I let that sink in as silence drops over the room. His brother, the Don of the mafia, was there the night his father died. I can feel the implications crawl along my skin.
“Where do I come into this?”
“There are no coincidences in my world. There are only heartless schemes and blood and pain, and I refuse to believe that my mother burned in that house by mistake. I refuse to believe it, not when my brother and his wife escaped and survived and flourished because of it. What I’m asking of you is simple, little thief. I want you to get close to Charlie, my brother’s wife, and find out what really happened.”
I take a step back and let it wash over me.
I’ll pose as his girlfriend and enter his world all so that I can ingratiate myself with a woman I’ve never met and don’t know at all. He thinks I can somehow find out her secrets and learn the truth about his mother’s death, which I assume he can’t do on this own since his brother and the wife will never tell him. He thinks because I was stupid enough to drug his brother that I’ll be reckless enough to press Charlie for information.
“It’s too much,” I say, shaking my head. “That’s way too much. It’ll never work. What if Charlie hates me? What if she realizes what I’m doing? This could go so wrong so easily.”
“I don’t think it will,” he says and comes toward me. I flash back to the night before—sitting in his lap, his hard cock against my ass, his lips on my throat—and stumble away. He passes by without so much as a glance or a touch and stops beside the kitchen island. “Charlie is isolated. My brother’s lifestyle forces her to keep her social circle extremely small, and I believe she’s desperate for another female friend. Especially now that she has a young child to watch. I think if you approach her the right way, get close to her, tell her something about yourself, then she’ll give you the information we both need.”
“This is insane.” I shake my head, heart racing. “I can’t do this. You want me to manipulate her for you.”
“These aren’t good people.” His voice is cold and hard. “You have to understand that. Charlie comes from a long line of killers and thieves. Her people run Seattle and they don’t do it by giving out hugs and candy.”

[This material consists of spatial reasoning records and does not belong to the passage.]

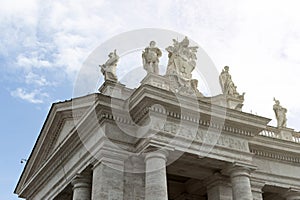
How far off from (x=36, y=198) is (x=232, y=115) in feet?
41.5

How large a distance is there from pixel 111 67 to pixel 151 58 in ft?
6.51

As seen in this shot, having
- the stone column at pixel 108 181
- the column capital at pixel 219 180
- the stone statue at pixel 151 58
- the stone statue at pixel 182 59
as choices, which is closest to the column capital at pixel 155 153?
the stone column at pixel 108 181

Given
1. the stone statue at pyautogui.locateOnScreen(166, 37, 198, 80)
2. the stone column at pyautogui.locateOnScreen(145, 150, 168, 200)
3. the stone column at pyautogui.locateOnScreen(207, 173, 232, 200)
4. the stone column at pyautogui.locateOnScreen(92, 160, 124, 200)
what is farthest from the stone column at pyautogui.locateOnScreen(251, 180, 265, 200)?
the stone column at pyautogui.locateOnScreen(92, 160, 124, 200)

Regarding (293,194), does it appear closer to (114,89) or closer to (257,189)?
(257,189)

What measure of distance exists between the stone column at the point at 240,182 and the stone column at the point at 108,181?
489cm

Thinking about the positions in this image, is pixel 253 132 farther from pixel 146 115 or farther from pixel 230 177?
pixel 146 115

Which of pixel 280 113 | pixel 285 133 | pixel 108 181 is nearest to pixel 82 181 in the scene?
pixel 108 181

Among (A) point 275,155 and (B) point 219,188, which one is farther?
(A) point 275,155

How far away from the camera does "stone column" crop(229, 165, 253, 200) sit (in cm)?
1933

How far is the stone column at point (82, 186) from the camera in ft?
67.7

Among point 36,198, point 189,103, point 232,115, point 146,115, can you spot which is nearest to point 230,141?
point 232,115

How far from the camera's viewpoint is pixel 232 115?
2053cm

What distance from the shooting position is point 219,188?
70.0 ft

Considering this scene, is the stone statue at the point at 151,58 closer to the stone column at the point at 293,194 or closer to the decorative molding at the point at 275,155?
the decorative molding at the point at 275,155
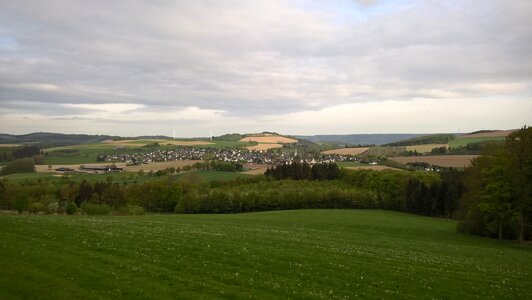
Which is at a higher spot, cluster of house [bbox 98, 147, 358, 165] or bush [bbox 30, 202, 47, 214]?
cluster of house [bbox 98, 147, 358, 165]

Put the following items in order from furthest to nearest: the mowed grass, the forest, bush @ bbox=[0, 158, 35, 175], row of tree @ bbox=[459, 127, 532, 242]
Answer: bush @ bbox=[0, 158, 35, 175] → the forest → row of tree @ bbox=[459, 127, 532, 242] → the mowed grass

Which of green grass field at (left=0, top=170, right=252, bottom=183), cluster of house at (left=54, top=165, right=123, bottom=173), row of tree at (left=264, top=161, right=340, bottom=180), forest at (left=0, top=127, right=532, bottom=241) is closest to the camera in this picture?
forest at (left=0, top=127, right=532, bottom=241)

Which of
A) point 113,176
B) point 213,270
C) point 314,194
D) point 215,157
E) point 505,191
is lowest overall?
point 314,194

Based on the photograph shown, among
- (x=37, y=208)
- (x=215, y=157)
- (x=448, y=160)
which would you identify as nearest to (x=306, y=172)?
(x=448, y=160)

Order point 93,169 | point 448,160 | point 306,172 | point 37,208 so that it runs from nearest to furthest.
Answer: point 37,208 < point 306,172 < point 448,160 < point 93,169

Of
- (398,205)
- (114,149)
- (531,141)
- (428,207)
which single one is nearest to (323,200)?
(398,205)

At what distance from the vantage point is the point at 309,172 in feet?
404

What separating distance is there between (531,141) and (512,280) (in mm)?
29123

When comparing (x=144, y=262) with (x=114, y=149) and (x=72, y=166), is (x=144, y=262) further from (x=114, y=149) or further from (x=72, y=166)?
(x=114, y=149)

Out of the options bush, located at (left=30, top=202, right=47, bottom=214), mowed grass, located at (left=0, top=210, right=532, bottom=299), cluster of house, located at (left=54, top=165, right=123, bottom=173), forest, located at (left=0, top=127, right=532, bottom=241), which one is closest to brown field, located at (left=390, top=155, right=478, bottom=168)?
forest, located at (left=0, top=127, right=532, bottom=241)

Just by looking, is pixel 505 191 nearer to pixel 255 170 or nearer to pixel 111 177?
pixel 255 170

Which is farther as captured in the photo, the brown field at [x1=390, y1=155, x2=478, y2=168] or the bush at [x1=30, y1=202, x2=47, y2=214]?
the brown field at [x1=390, y1=155, x2=478, y2=168]

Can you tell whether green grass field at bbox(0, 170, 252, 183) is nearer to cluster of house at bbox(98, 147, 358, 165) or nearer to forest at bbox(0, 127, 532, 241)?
forest at bbox(0, 127, 532, 241)

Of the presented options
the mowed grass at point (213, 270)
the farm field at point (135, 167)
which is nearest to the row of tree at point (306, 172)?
the farm field at point (135, 167)
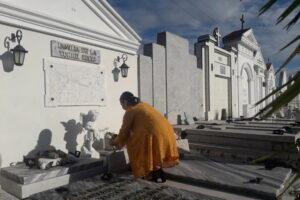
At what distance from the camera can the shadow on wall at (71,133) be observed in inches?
225

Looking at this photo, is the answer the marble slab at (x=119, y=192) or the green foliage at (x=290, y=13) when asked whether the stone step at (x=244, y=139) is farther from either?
the green foliage at (x=290, y=13)

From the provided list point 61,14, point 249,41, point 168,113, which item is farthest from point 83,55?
point 249,41

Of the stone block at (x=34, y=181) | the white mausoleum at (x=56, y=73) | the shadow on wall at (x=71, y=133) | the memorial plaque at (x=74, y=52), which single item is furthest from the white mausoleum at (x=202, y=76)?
the stone block at (x=34, y=181)

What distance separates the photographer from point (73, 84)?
19.1 feet

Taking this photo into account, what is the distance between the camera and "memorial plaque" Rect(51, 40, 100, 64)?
5.43 m

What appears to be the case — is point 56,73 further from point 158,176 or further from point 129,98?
point 158,176

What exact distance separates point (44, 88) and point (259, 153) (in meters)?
5.08

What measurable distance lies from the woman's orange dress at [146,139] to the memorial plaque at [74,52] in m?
2.20

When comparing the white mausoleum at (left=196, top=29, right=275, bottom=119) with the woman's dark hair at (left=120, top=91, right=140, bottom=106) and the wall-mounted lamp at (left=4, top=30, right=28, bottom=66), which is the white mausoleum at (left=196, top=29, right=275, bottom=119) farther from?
the wall-mounted lamp at (left=4, top=30, right=28, bottom=66)

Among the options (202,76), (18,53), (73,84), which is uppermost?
(202,76)

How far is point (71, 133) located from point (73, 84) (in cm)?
110

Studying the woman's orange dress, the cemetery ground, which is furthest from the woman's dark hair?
the cemetery ground

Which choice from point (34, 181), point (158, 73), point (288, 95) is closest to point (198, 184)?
point (34, 181)

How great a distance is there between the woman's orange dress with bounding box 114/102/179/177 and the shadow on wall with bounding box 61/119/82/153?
69.4 inches
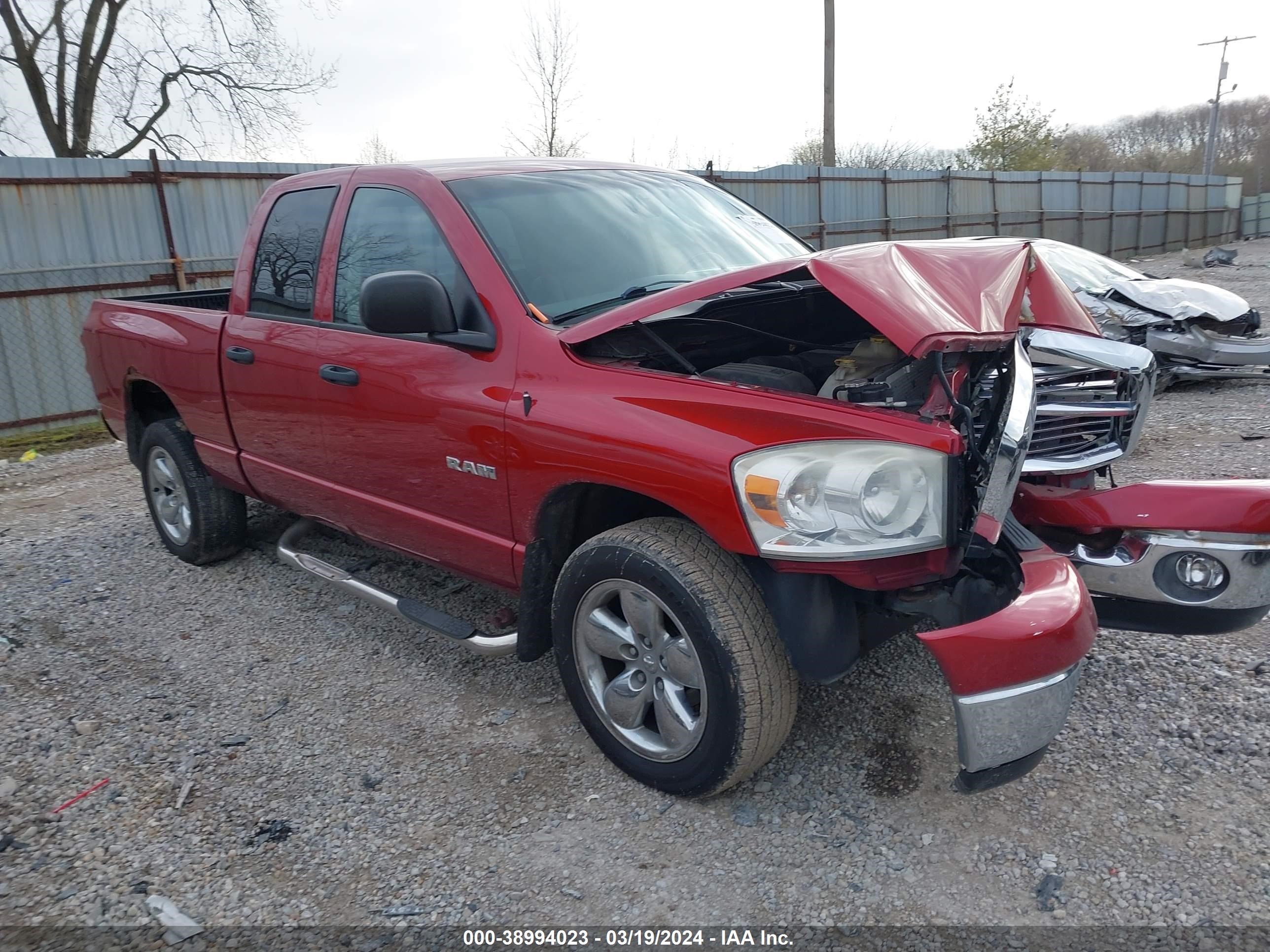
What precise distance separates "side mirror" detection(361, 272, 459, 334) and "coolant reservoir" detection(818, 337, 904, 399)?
1232 mm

“This is your brother we’re talking about. What happened to being protective of him?”
“I’m protective of my family, but only to a point.” He looks back as I can see the pain etched in every line of his face. “My mother’s dead, and I have to know why. You’re going to help me, Gracie, or you’re going to sink to the bottom of the Pacific Ocean and stay there. Do you understand now? You’ve come too far and I won’t let you turn back.” He picks up a manila folder on the counter and flips it open. “One-Ten Taylor Lane, Pineville, West Virginia. Mother’s name is Lucille, married to a man named Todd Martins for the last fifteen years. Gracie Murphy, twenty-two, kept your father’s name which is interesting though I suspect I know why. You went to Pineville High School, got decent grades, went to West Virginia University after doing two years at a local community college, but it says you dropped out your senior year.” He looks up, frowning slightly. “Should I go on?”

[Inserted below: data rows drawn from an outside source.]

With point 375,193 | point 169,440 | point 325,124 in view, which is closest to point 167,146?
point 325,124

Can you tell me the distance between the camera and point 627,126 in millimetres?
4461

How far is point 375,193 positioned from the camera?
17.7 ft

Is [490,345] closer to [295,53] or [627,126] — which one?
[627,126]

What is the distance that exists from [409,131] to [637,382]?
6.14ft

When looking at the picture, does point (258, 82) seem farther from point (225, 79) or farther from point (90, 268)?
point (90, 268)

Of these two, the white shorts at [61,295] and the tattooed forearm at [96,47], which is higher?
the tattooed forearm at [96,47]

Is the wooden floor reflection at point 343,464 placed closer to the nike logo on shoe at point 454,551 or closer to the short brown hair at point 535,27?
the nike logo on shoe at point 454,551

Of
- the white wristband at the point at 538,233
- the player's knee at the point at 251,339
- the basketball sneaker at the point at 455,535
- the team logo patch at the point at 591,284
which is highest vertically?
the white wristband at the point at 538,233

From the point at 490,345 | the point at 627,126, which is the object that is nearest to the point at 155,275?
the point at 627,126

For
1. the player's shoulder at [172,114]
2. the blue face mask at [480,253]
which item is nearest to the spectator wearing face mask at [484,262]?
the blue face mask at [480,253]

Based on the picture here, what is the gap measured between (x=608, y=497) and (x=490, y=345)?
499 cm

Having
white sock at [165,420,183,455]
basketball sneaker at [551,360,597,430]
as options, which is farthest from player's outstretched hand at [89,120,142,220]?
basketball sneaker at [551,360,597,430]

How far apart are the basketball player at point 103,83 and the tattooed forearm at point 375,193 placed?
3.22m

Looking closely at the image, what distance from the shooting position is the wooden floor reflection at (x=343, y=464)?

I’m standing there and I can’t move, I can’t lift my legs, can’t raise my arms. The coffee mug’s steaming hot in my hands and even the burning heat doesn’t do a thing to break through the sudden fog that descends over me after hearing my rushed biography read out loud like that.
Pineville is a distant memory and a recent nightmare, and now it feels like it’s following me wherever I go, and I’ll never escape the mountains or the forests or the stink of rotting particleboard or the moldy, mildewy showers or the crumbling walkways or the weeds that grew in profusion all around my mother’s house.
“Where did you get all that?” I finally manage to whisper.
“Diego did some research.” He snaps the file shut. “This is only from a single night of digging, but you are who you say you are which wasn’t a guarantee. Should I have him keep going?”
“No,” I say, shaking my head. “You don’t need to do that.”
“What about your cousin? Should I have him look into her?” His eyebrows raise slowly and I feel a slow, horrible stab in my guts.
He’s going to find out, and when he does, I’m not sure how he’ll react.
“Please,” is all I can say.
“Then you understand.” His eyes blaze. I understand. He owns me—wholly, entirely, without reservations. He owns me whether I like it or not.